___ Study text ___

Bridges as a product no longer exist due to how the market evolved. Typically the products specifically called bridges were used in hubbed environments to separate the collision domain or to bridge two network media types together (for example, Ethernet and token ring).
Bridges as a function are definitely still around.
Simply speaking, as a function of separating the collision domain, a switch is a bridge with lots of ports.
For an example of bridging two network media types, access points are bridges that bridge 802.11 traffic to Ethernet.
This will be a bit of a layman's answer, rather than quoting spec, but it should be accurate.
The collision domain is the sum total of the network segment (hosts, hubs) affected by the collision, and forced to deal with it by a random backoff delay.
Anytime a collision is detected on an Ethernet line, any and all interfaces on that line are required to stop transmitting. They each then come up with a random amount of time to wait before transmitting again, in an attempt to avoid another collision. In a crowded network, this delay will start to add up very quickly, and the collision domain is essentially the sum total of equipment that delay affects.
As in your quote, it comes up a lot less these days. The original Ethernet gear that filled the role of the switch was a hub, which simply repeated any frame sent to it out all of the other ports. Once a network got even lightly congested, this made collisions a common symptom. Modern switch technology virtually eliminates that problem, since any frame received by the switch is only sent to the host it's intended for. The only possible collision is between a host and the switch, making it a very small collision domain, affecting only that host.
Best Answer
A bridge (a switch is a high-density bridge) can help reduce the number of devices in a collision domain by breaking a single collision domain into multiple, separate collision domains with fewer devices on each collision domain than were on the original collision domain.
Each interface on a bridge is a separate collision domain. Assuming you were replacing a hub, where every interface is in the same collision domain, with a switch. Suddenly, you have more collision domains, but there are less devices on each collision domain than were on the original collision domain.

___

**Exercise prompt:** Reproduce word for word the passage of the text on bridges and collision domains from "Simply speaking, as" to "random backoff delay.".

___ Records supplied ___

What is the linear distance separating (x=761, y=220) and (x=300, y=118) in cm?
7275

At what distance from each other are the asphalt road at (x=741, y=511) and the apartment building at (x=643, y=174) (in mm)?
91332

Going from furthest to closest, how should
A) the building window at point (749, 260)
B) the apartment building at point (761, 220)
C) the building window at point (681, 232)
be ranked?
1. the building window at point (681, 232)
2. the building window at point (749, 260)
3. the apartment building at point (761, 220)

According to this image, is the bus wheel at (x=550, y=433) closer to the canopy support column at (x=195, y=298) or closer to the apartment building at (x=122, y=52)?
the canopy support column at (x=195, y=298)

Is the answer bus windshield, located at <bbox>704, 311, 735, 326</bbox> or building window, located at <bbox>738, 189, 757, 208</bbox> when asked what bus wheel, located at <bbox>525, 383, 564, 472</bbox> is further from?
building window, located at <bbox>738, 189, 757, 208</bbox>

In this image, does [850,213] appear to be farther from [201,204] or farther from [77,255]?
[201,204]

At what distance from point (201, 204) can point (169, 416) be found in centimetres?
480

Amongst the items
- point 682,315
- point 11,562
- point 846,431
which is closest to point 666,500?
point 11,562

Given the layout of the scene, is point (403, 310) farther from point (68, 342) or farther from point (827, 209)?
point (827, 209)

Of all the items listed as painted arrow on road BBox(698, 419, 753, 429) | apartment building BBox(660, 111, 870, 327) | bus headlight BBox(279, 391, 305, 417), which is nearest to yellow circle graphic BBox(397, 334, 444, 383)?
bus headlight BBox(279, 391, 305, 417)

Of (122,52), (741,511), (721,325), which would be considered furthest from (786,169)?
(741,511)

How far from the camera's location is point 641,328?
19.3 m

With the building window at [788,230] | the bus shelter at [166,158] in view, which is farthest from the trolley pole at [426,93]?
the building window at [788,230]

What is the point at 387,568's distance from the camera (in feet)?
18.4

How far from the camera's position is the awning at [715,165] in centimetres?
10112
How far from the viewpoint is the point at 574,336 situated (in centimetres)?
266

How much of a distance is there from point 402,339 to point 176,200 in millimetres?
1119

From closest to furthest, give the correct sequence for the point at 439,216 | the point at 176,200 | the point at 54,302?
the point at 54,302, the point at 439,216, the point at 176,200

___

**Output for this task:**
Simply speaking, as a function of separating the collision domain, a switch is a bridge with lots of ports.
For an example of bridging two network media types, access points are bridges that bridge 802.11 traffic to Ethernet.
This will be a bit of a layman's answer, rather than quoting spec, but it should be accurate.
The collision domain is the sum total of the network segment (hosts, hubs) affected by the collision, and forced to deal with it by a random backoff delay.